--- START OF PROVIDED MATERIAL ---

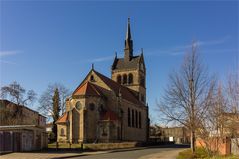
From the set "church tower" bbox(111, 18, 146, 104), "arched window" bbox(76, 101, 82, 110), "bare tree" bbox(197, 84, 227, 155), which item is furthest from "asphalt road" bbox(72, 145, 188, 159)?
"church tower" bbox(111, 18, 146, 104)

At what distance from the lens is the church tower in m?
77.4

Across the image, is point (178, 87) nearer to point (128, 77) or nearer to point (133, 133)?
point (133, 133)

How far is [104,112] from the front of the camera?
5744 centimetres

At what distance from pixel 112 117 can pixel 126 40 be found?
27708 millimetres

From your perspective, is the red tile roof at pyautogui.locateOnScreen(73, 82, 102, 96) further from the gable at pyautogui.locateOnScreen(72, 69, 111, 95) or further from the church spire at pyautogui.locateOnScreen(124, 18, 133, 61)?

--- END OF PROVIDED MATERIAL ---

Render the lines from the start through the one containing "27708 millimetres" as a Markdown table with the columns No and Line, numbering each row and skipping blank lines. Leave the pictures out.

_WRITTEN RESPONSE_.
| No | Line |
|---|---|
| 1 | From the set "church tower" bbox(111, 18, 146, 104), "arched window" bbox(76, 101, 82, 110), "bare tree" bbox(197, 84, 227, 155), which item is furthest from "asphalt road" bbox(72, 145, 188, 159)? |
| 2 | "church tower" bbox(111, 18, 146, 104) |
| 3 | At what distance from the lens is the church tower in m? |
| 4 | 77.4 |
| 5 | Across the image, is point (178, 87) nearer to point (128, 77) or nearer to point (133, 133)? |
| 6 | point (133, 133) |
| 7 | How far is [104,112] from the front of the camera? |
| 8 | 5744 centimetres |
| 9 | At what distance from pixel 112 117 can pixel 126 40 be found? |
| 10 | 27708 millimetres |